• **PROVIDED RECORDS**
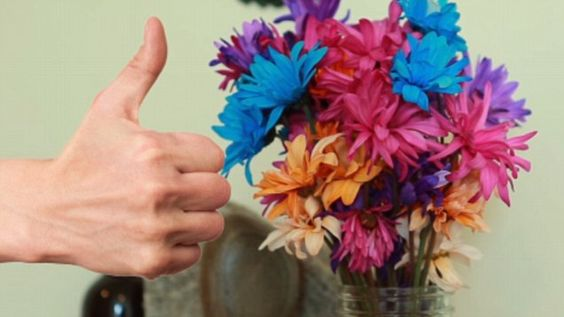 Learn more about the science behind getting your flowers to last longer than ever and get great tips on how to care for them.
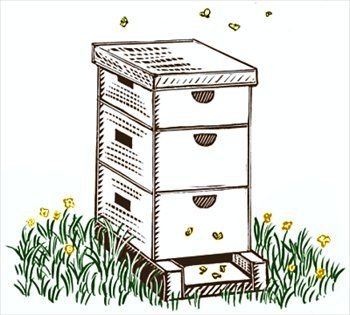 350x315 Free Black And White Clipart Of Bee Hives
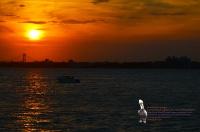 Orange sunset Verrazano Boat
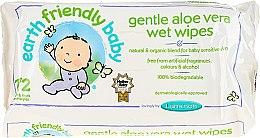 Profumi e cosmetici Salviette detergenti - Earth Friendly Baby Aloe Vera Wet Wipes
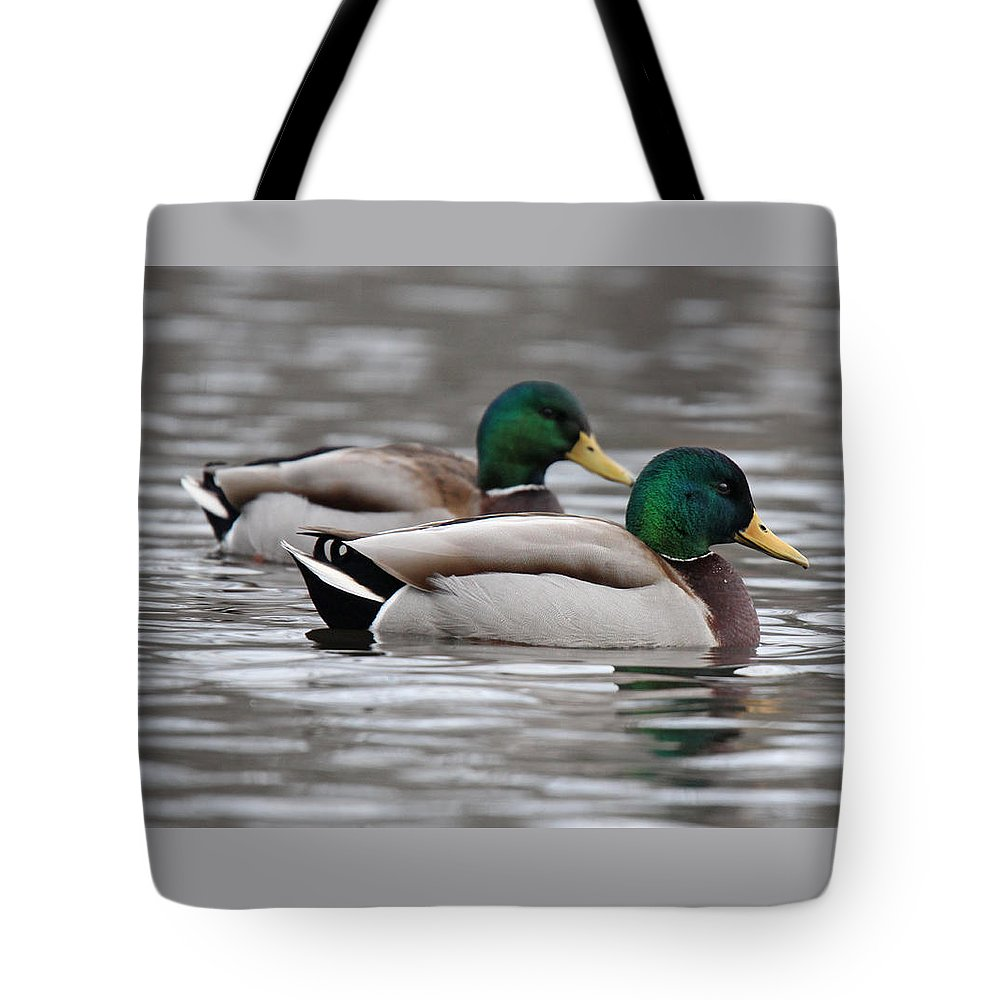 Mallard Tote Bag featuring the photograph Seeing Double by Sue Feldberg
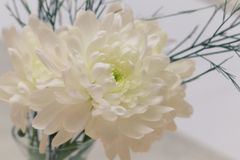Detalhe liso da flor branca do crisântemo foto de stock royalty free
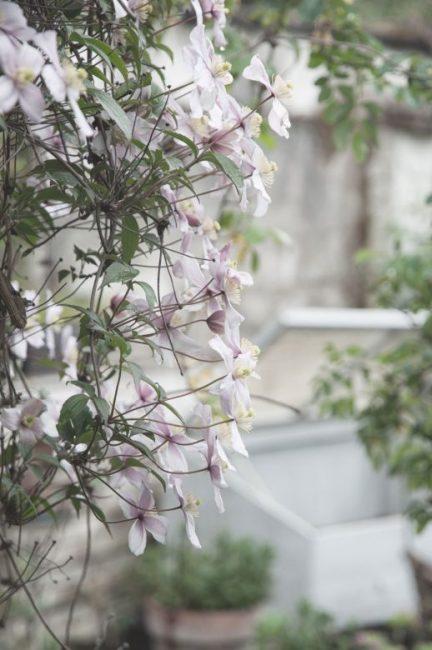 Gartenblog von Gundis garden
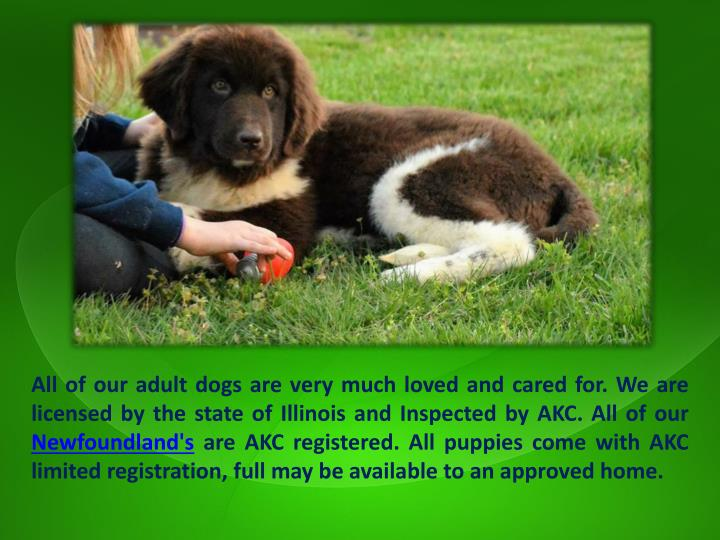 All of our adult dogs are very much loved and cared for. We are licensed by the state of Illinois and Inspected by AKC. All of our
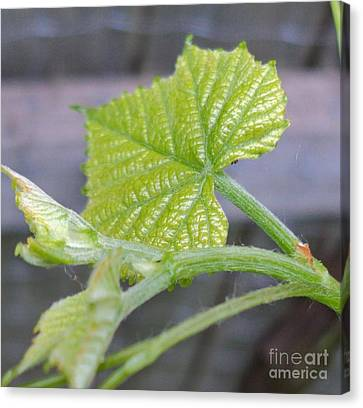 New Grape Leaves Macro Canvas Print by Padre Art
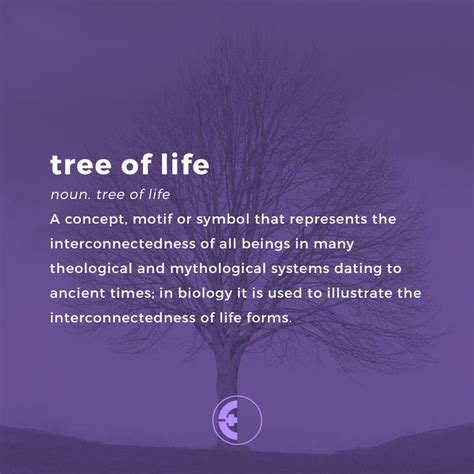 meaning of tree 25 beautiful tree of life meaning ideas on pinterest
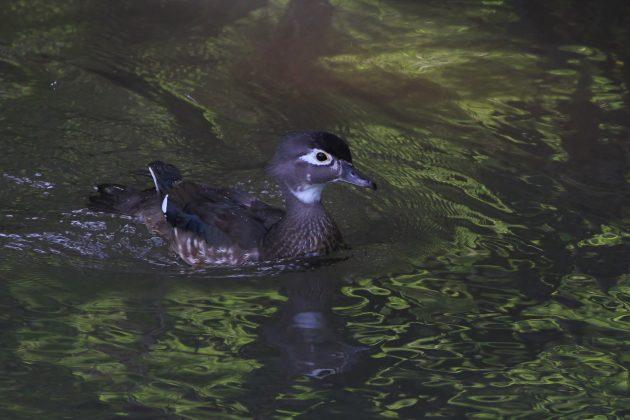 Female Wood Duck (Photo by Alex Lamoreaux)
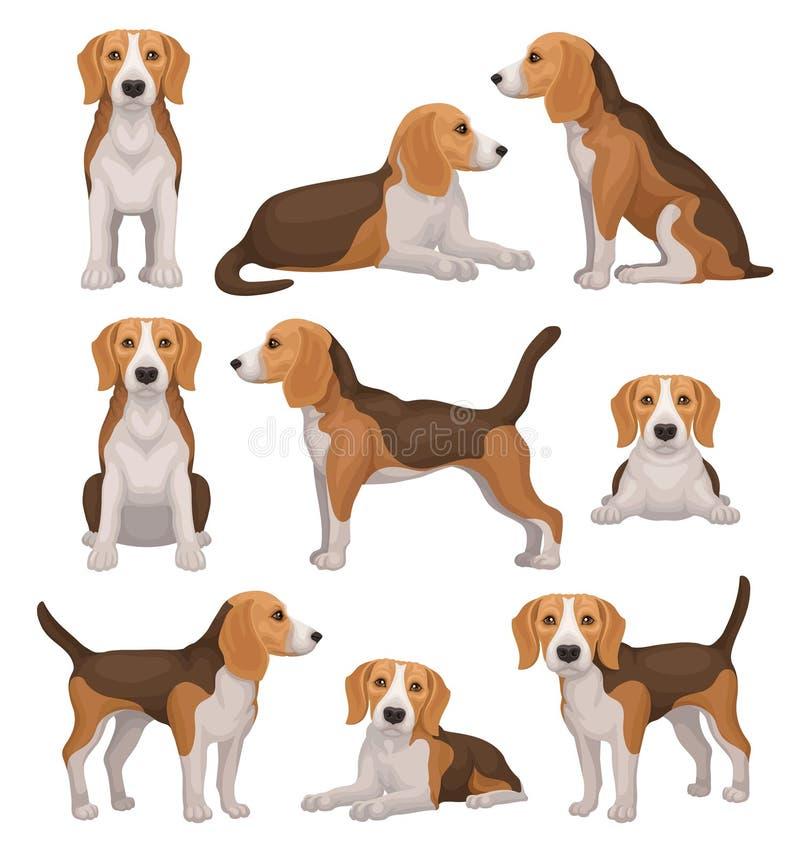 Insieme piano di vettore del cane del cane da lepre nelle pose differenti Piccolo cane da caccia con il cappotto bianco Brown e l illustrazione di stock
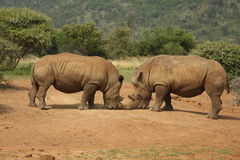 Fighting Rhinos, South Africa Royalty Free Stock Photos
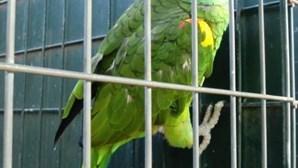 GNR apreende 151 papagaios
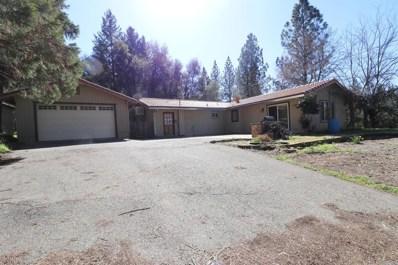 16455 Hale Road, Fiddletown, CA 95629 - MLS#: 18011361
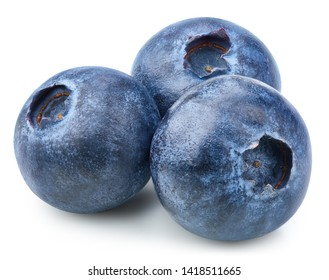 Three blueberry Isolated with clipping path on a white background. Quality photo for your project.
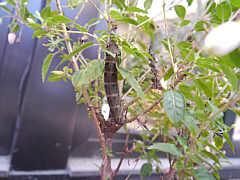 Mittlerer Weinschwärmer (Deilephila elpenor)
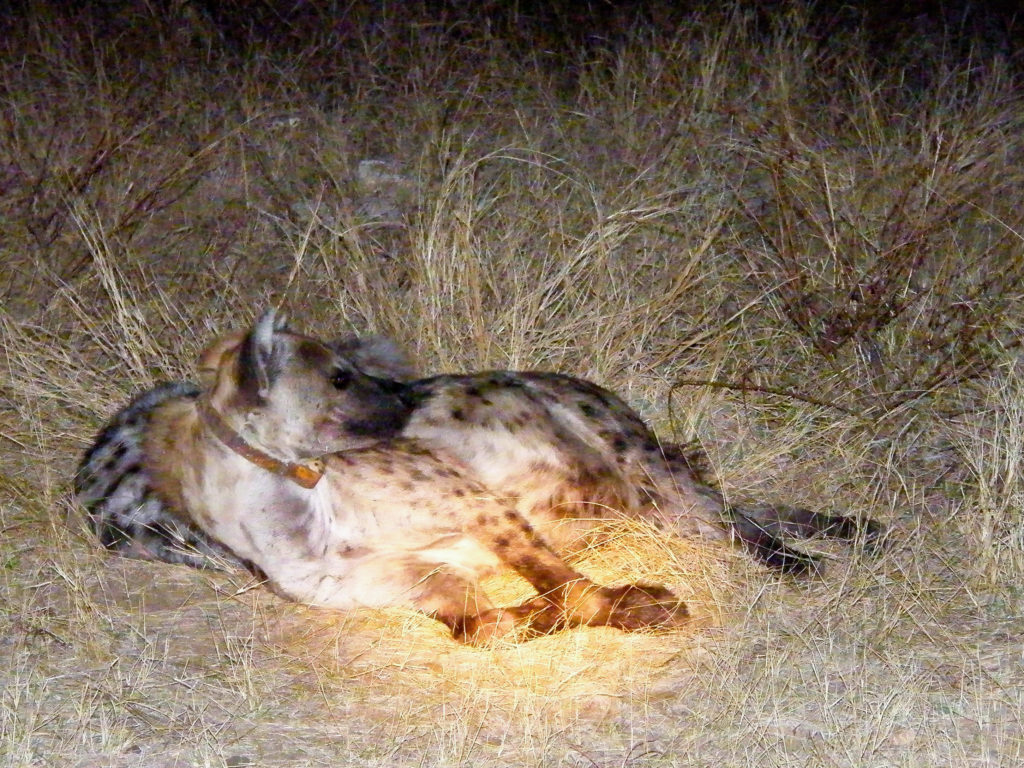 maletwo spotted hyenas resting on an ethical night game drive in Kruger National Park South Africa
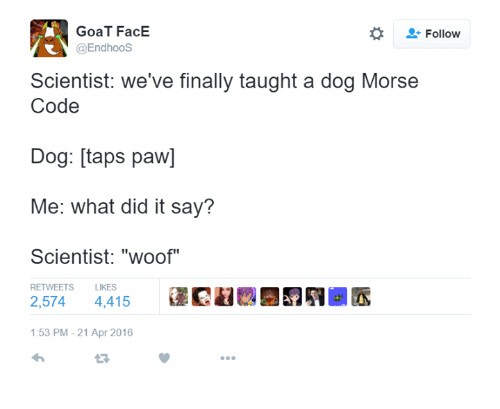 "Goat, Humans of Tumblr, and Taps: GoaT FacE  @Endhoos  Follow  Scientist: we've finally taught a dog Morse  Code  Dog: [taps paw]  Me: what did it say?  Scientist: ""woof""  RETWEETS  LIKES  2,574 4,415  @民鵯..  :53 PM-21 Apr 2016"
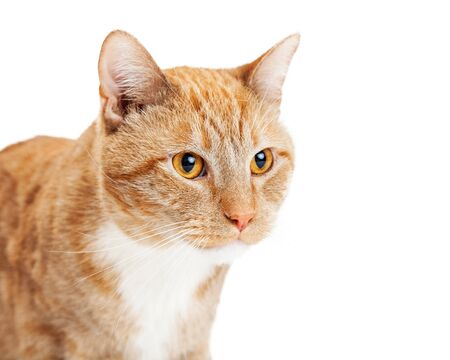 room for text: Portrait of a pretty adult cat looking to the side with blank room for text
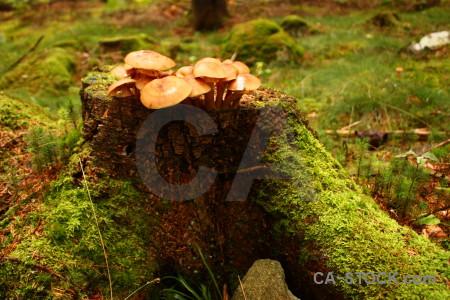 Mushroom fungus green brown orange.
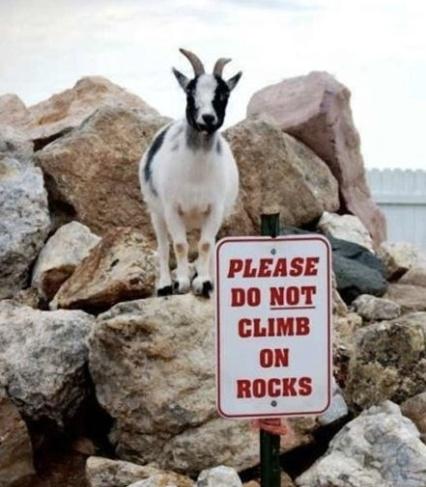 funny goat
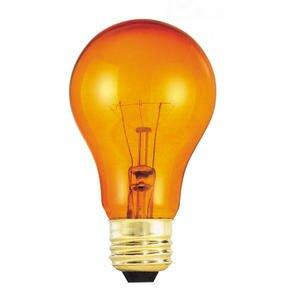 25W Orange 120-Volt Incandescent Light Bulb (Set of 19) by Bulbrite Industries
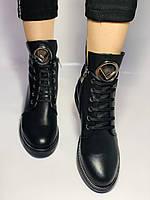 Жіночі осінні черевики на низькому каблуці. Натуральна шкіра.Туреччина. Alvito. р. 36-40. Vellena, фото 5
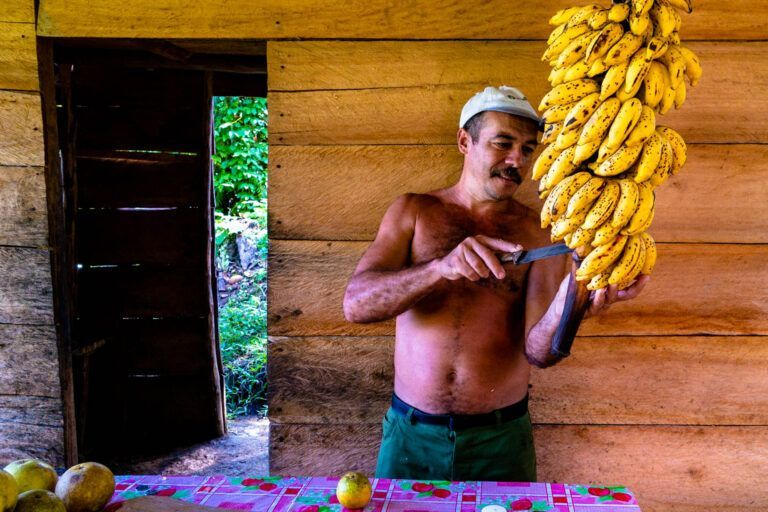 Up in the mountains near Baracoa, this man has a small fruit stop before the real climb on the Anvil begins.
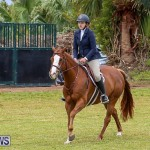 RES Spring Horse Show Series Bermuda, March 11 2017-82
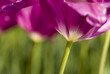 Close up of purple tulip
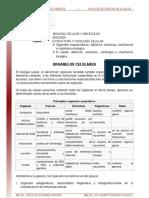 02.-Organelos_nucleo_lectura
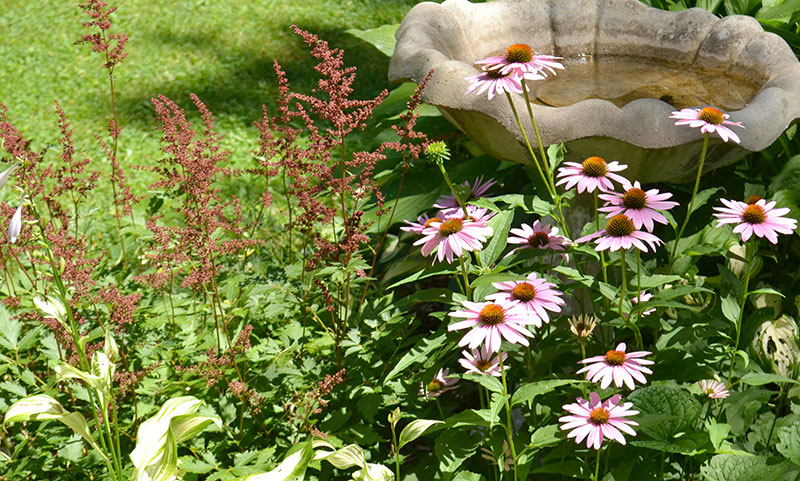astilbe and coneflowers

• **WHAT THIS TASK INVOLVES**
I'd like the data above duplicated exactly, with no pictures included.

• **SOLUTION TO THE PROBLEM**
 Learn more about the science behind getting your flowers to last longer than ever and get great tips on how to care for them.
 350x315 Free Black And White Clipart Of Bee Hives
 Orange sunset Verrazano Boat
 Profumi e cosmetici Salviette detergenti - Earth Friendly Baby Aloe Vera Wet Wipes
 Mallard Tote Bag featuring the photograph Seeing Double by Sue Feldberg
Detalhe liso da flor branca do crisântemo foto de stock royalty free
 Gartenblog von Gundis garden
 All of our adult dogs are very much loved and cared for. We are licensed by the state of Illinois and Inspected by AKC. All of our
 New Grape Leaves Macro Canvas Print by Padre Art
 meaning of tree 25 beautiful tree of life meaning ideas on pinterest
 Female Wood Duck (Photo by Alex Lamoreaux)
 Insieme piano di vettore del cane del cane da lepre nelle pose differenti Piccolo cane da caccia con il cappotto bianco Brown e l illustrazione di stock
 Fighting Rhinos, South Africa Royalty Free Stock Photos
 GNR apreende 151 papagaios
 16455 Hale Road, Fiddletown, CA 95629 - MLS#: 18011361
 Three blueberry Isolated with clipping path on a white background. Quality photo for your project.
 Mittlerer Weinschwärmer (Deilephila elpenor)
 maletwo spotted hyenas resting on an ethical night game drive in Kruger National Park South Africa
 "Goat, Humans of Tumblr, and Taps: GoaT FacE  @Endhoos  Follow  Scientist: we've finally taught a dog Morse  Code  Dog: [taps paw]  Me: what did it say?  Scientist: ""woof""  RETWEETS  LIKES  2,574 4,415  @民鵯..  :53 PM-21 Apr 2016"
 room for text: Portrait of a pretty adult cat looking to the side with blank room for text
 Mushroom fungus green brown orange.
 funny goat
 25W Orange 120-Volt Incandescent Light Bulb (Set of 19) by Bulbrite Industries
 Жіночі осінні черевики на низькому каблуці. Натуральна шкіра.Туреччина. Alvito. р. 36-40. Vellena, фото 5
 Up in the mountains near Baracoa, this man has a small fruit stop before the real climb on the Anvil begins.
 RES Spring Horse Show Series Bermuda, March 11 2017-82
 Close up of purple tulip
 02.-Organelos_nucleo_lectura
astilbe and coneflowers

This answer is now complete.